EXTRACT PROVIDED:
══════════════════════════════

Mr. Bryant: Will my right hon. Friend give way?

Mr. Kaufman: No, I will not give way for the very reason that I am giving.

We have in the Leader of the House one of the finest debaters I have listened to in the 32 years in which I have sat in the House of Commons. He would not have developed that reputation if there had been mandatory time limits when he was developing his skills as a speaker. My right hon. Friend knows the high regard in which I hold him, but it does look as though he is pulling up the ladder that he climbed and that others will be unable to climb it.

Genuine debate requires an exchange of ideas. Genuine debate means that when I listen to an hon. Member, I may have my mind changed. If I cannot do that because I am looking at the digital clock the whole time, wondering about the length of the intervention and the length of my response, I am hobbled. I do not claim for a moment that my contributions to debates in the House are necessarily of any great value, but my constituents send me here to represent them. That means that I have things to say, whether or not those things are good or valid. That is for me to decide and for me to have a chance of trying. That is why I believe that the House will be making a serious error if it votes for mandatory time limits.

══════════════════════════════

DATA PROVIDED:
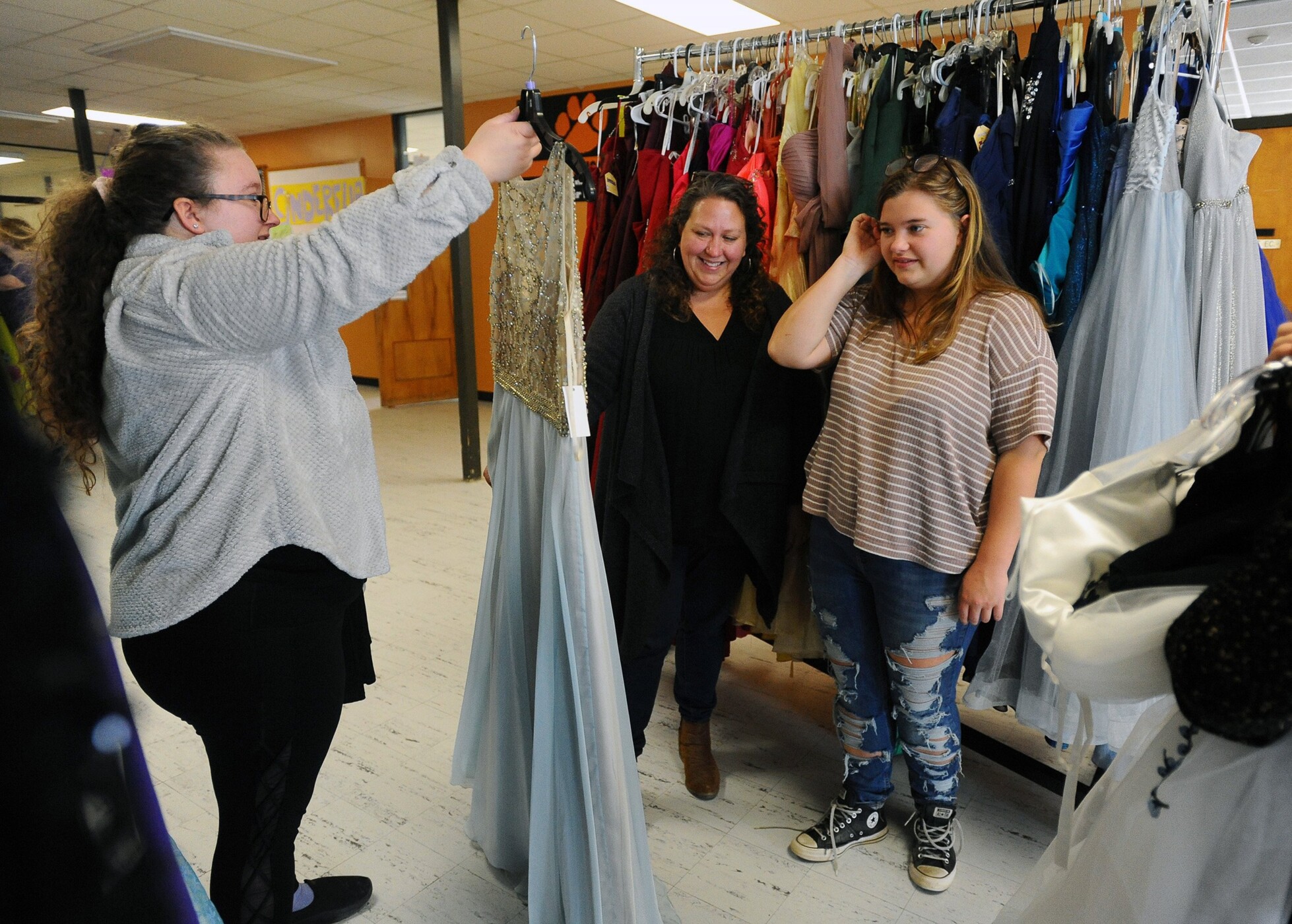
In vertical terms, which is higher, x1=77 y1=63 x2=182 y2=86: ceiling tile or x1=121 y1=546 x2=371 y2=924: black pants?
x1=77 y1=63 x2=182 y2=86: ceiling tile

══════════════════════════════

GOALS:
A - Answer these from the Commons debate excerpt:
(i) Who asks Mr. Kaufman to give way?
(ii) For how many years has Mr. Kaufman sat in the House of Commons?
(iii) What does genuine debate require?
B - Quote each sentence in the Commons debate excerpt that begins with the word "That".
C - Translate this sentence from the Commons debate excerpt into Spanish: "Genuine debate means that when I listen to an hon. Member, I may have my mind changed."
The material has no connection to the Commons debate excerpt.

OUTPUTS BY TASK:
A -
(i) Mr. Bryant
(ii) 32 years
(iii) An exchange of ideas

B -
- That means that I have things to say, whether or not those things are good or valid.
- That is for me to decide and for me to have a chance of trying.
- That is why I believe that the House will be making a serious error if it votes for mandatory time limits.

C - Un debate genuino significa que, cuando escucho a un honorable diputado, puede que cambie de opinión.